Think back to the last time you created something new.  How long ago was it?  Perhaps it was this morning when you made breakfast.  Perhaps you are lucky enough to have a job that requires creativity.  Or maybe you have not created anything of significance in a good long while.  The act of creation can be thrilling or terrifying.  On one hand, turning our ideas into reality feels good.  On the other hand, creation comes with the social risks of criticism and failure.

For many people, life is centered around the daily grind.  Repetitive, predictable, safe, the daily grind has its place in getting things done with a minimum of mental anguish.  When the grind gets too monotonous, we daydream, which kindles creativity and relieves our boredom.

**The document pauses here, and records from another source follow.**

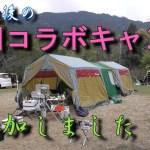 【初コラボ】九州コラボキャンプに参加しました【池の山キャンプ場】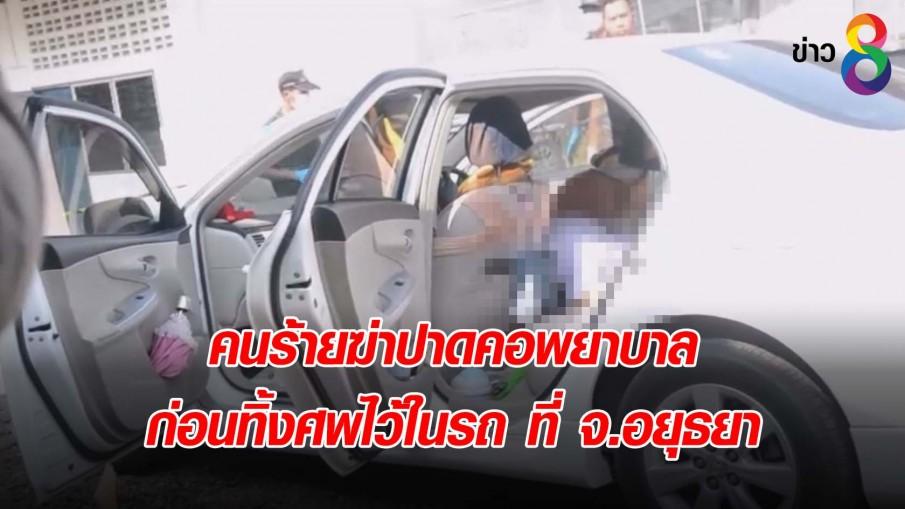 คนร้ายฆ่าปาดคอพยาบาล ก่อนทิ้งศพไว้ในรถ ที่ จ.อยุธยา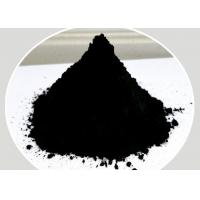 Cheap Black Powder Active Biological Water Purifying Agent Ammonia Nitrogen Cod Remover Microbial Flocculant for sale
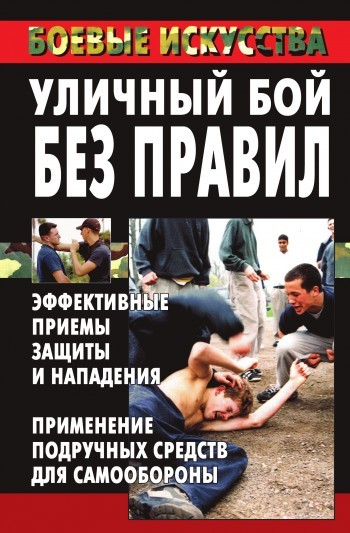 Марина Куропаткина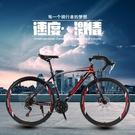 腳踏車24速彎把山地車成人公路自行車變速腳踏單車700C越野賽車【618店長推薦】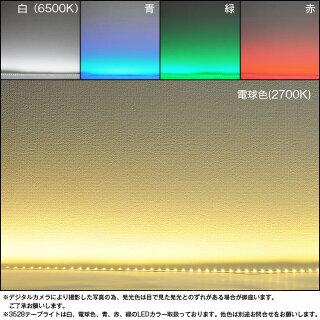 LEDテープライト5m白電球色昼光色赤緑青アダプターLEDテープSMD3528正面発光間接照明看板照明陳列照明足元灯棚下照明バーライトDIY自作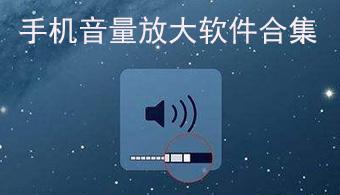 手机音量放大软件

I am a maker.  I seek the satisfaction of creating something with my own thoughts and fingers despite the risk of criticism.  In fact, I frame criticism as an essential element of feedback, which is simply information about what you have created.  Using feedback, you can decide if things are good enough or need to change in some respect.  Feedback is the hammer and anvil of creation.

For inspiration, I like to think big, and mythology offers a rich supply of big ideas.  Take Hephaestus, the Greek god of fire and volcanoes.  Taking a quick look at the pictures in this article, you will notice that the primary tools of this god are the hammer and anvil.  Together they induce feedback on some item of heated metal until it becomes something useful.

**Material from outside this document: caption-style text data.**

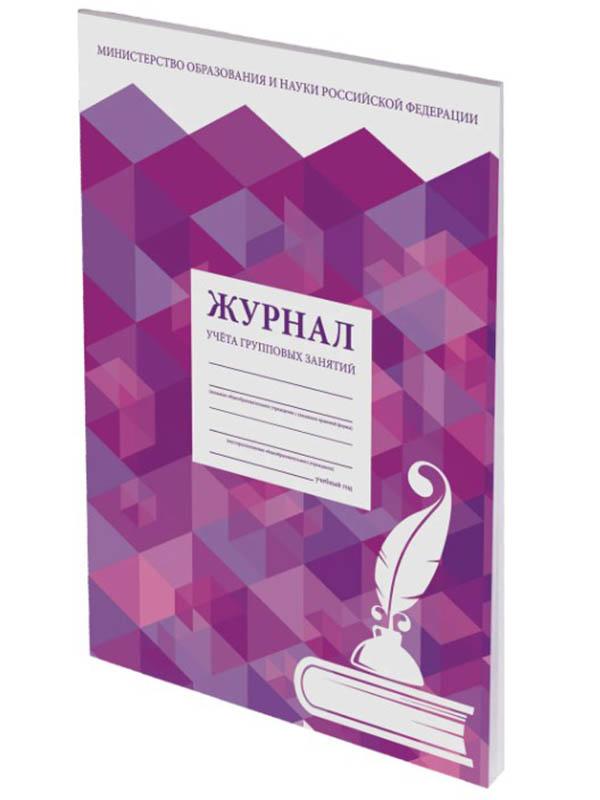 Журнал учёта групповых занятий Staff A4 48 листов 130246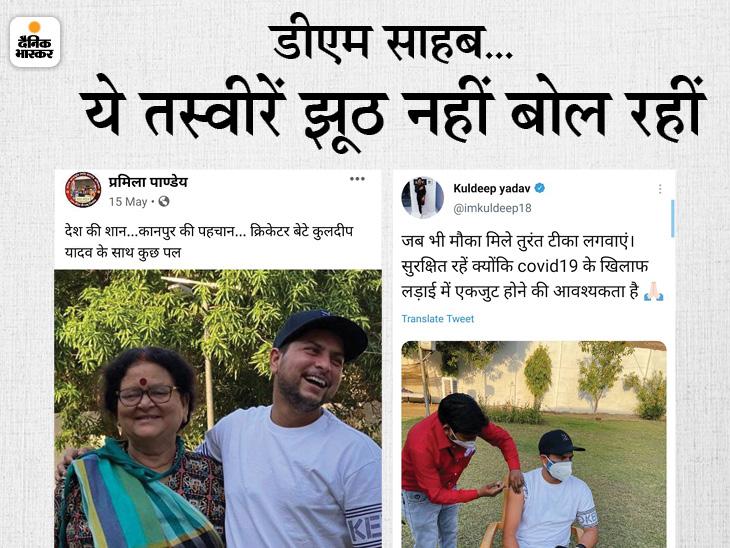उत्तर प्रदेश के गेस्ट हाउस में कुलदीप यादव के लिए स्पेशल वैक्सीनेशन ड्राइव; विवाद बढ़ा तो प्रशासन ने झूठी जांच रिपोर्ट लगा दी|कानपुर,Kanpur - Dainik Bhaskar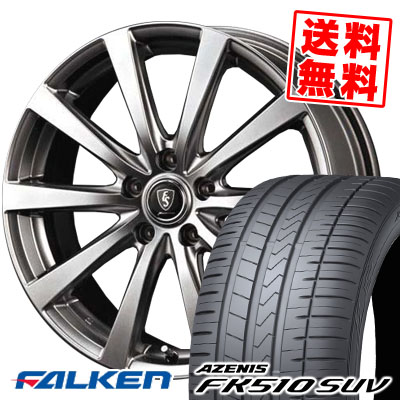 235/60R18 107W XL FALKEN ファルケン AZENIS FK510 SUV アゼニス FK510 SUV Euro Speed G10 ユーロスピード G10 サマータイヤホイール4本セット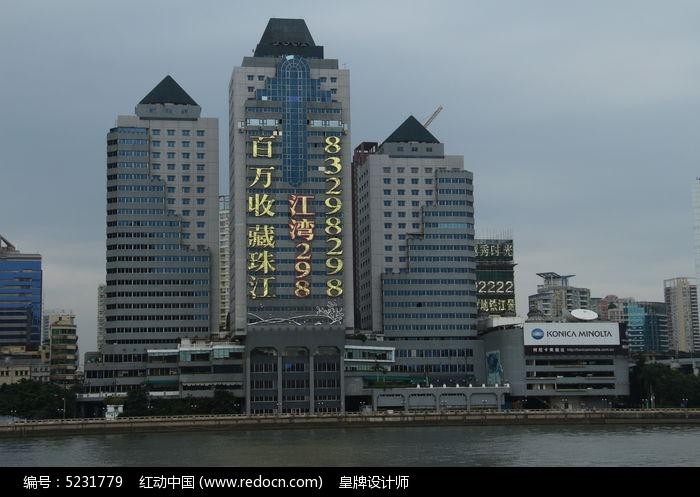 广州江湾大酒店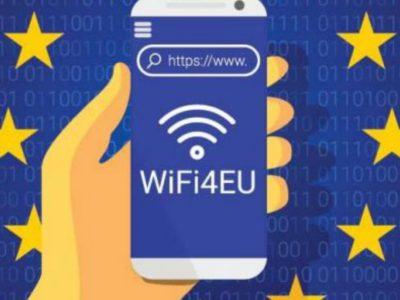 Ευρωπαϊκή χρηματοδότηση για WiFi στους δημόσιους χώρους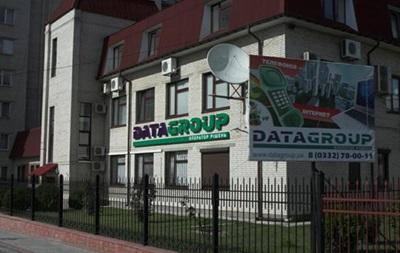 В днепропетровском офисе Датагруп проводят обыски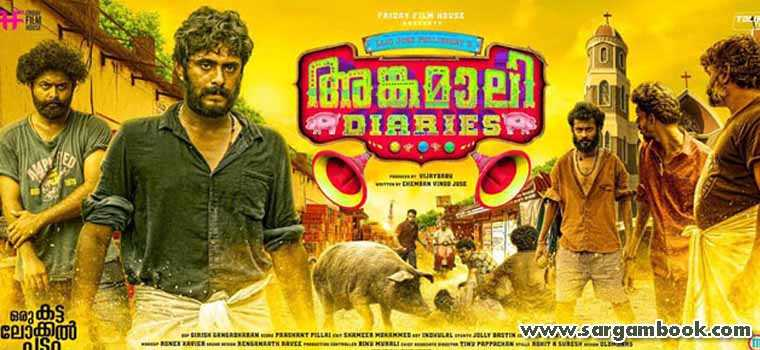 Theeyame (Angamaly Diaries)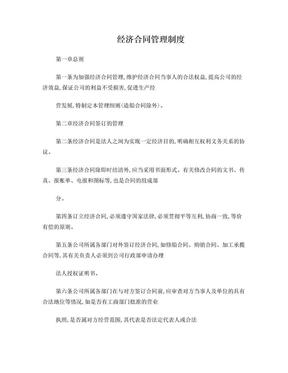 经济合同管理制度.doc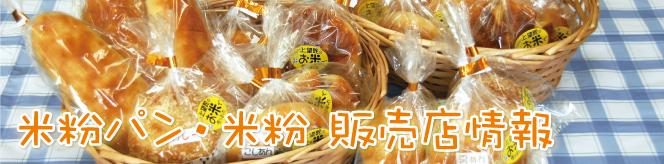 米粉パン販売店情報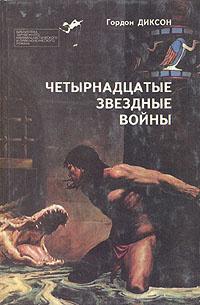 Обложка книги Четырнадцатые звездные войны, Диксон Гордон Руперт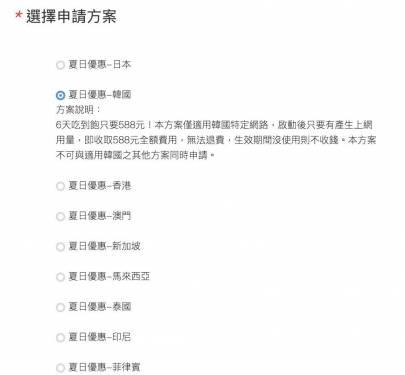 倒數 12 小時!中華電信出國上網吃到飽 只要 NT 98 天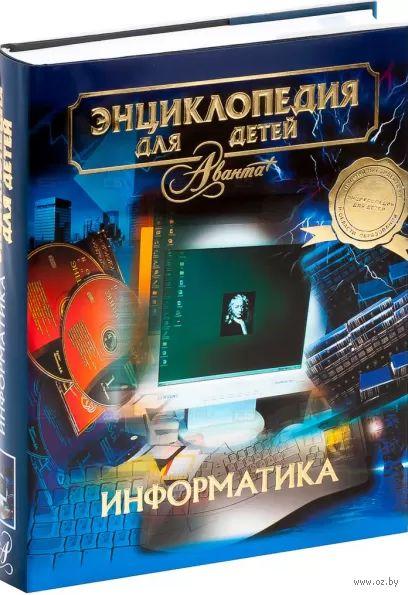 Энциклопедия для детей. Том 22. Информатика — фото, картинка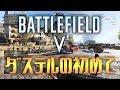 【BF5】Battlefield V ダステルの初βプレイ!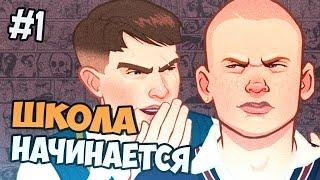 СНОВА В ШКОЛУ - Bully прохождение на русском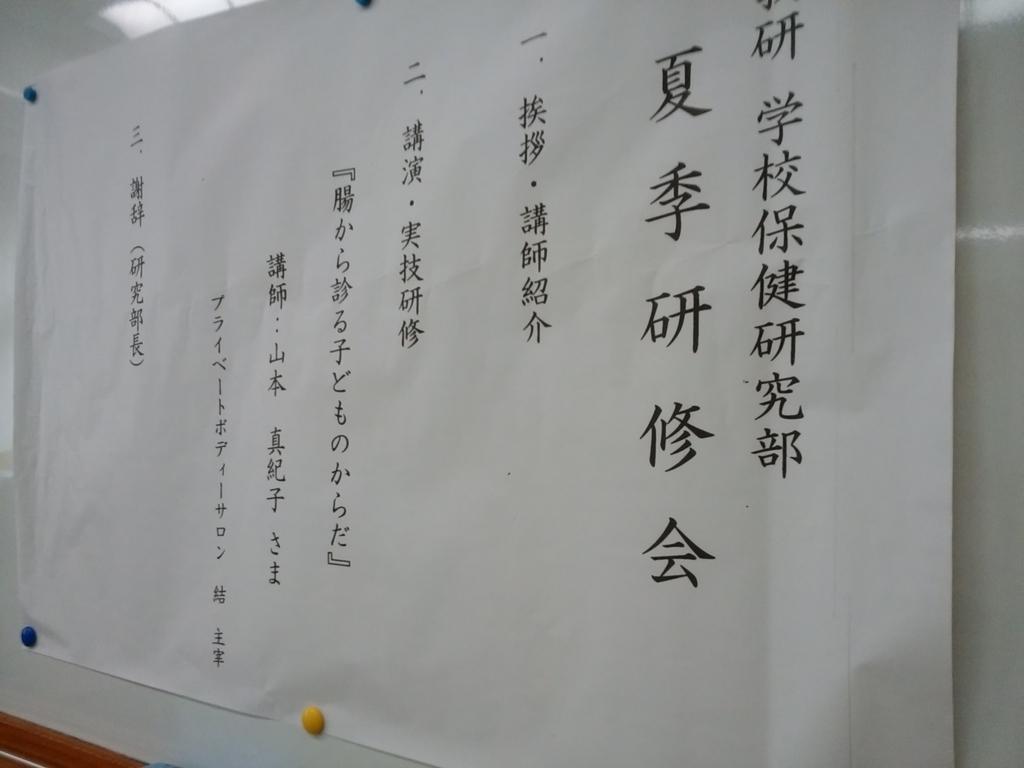 f:id:yamamotomakiko:20170828181259j:plain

While looking for pictures of Hephaestus, I learned a few things.  This god was ugly.  His face was unshaven and dark with soot.  His chest and arms were huge, but his legs were weak and his foot crippled.  This is not the typical image of a god, yet his power was in his ability to create.  While he made many items for himself, he was also generous with his creations, giving them to the gods as well as to mortals.

Likewise, the act of creation is ugly.  Early results are lacking.  Feedback is required to know what to improve.  Once enough feedback is applied, the results can be enjoyed by many.

Since launching StoryTime, a dozen people have played The Mission.  A handful have given feedback, and I have read every word.  Thank you for sharing your thoughts.  Those are ideas I need to shape my plans.

Obviously, this is early days for the game, and things are still quite ugly.  For one, there are no pictures, aside from my mugshot on the Library page.  For another, the game is still a bit rough, without enough detail to ensure that most understand what is going on.  (Hmm, what are the Golden Bars, by the way?)  Also, the game is quite short, and there’s only one to play.

So why would I release a product that still needs so much work?  Since you have read this far, you already know the answer.  Releasing gave me a chance to collect feedback.  Now, not only do I have a sample of opinions about the game, I also have information about the paths people chose through the game, and how long people spent playing.  Also the most critical feedback was whether anyone would bother to play at all.  So far so good.

Here’s a bit of fun to look forward to.  In the coming months, I will be adding a Writing Desk that will allow people to create and contribute their own choose-your-destiny stories.  I am also working on ways to add pictures.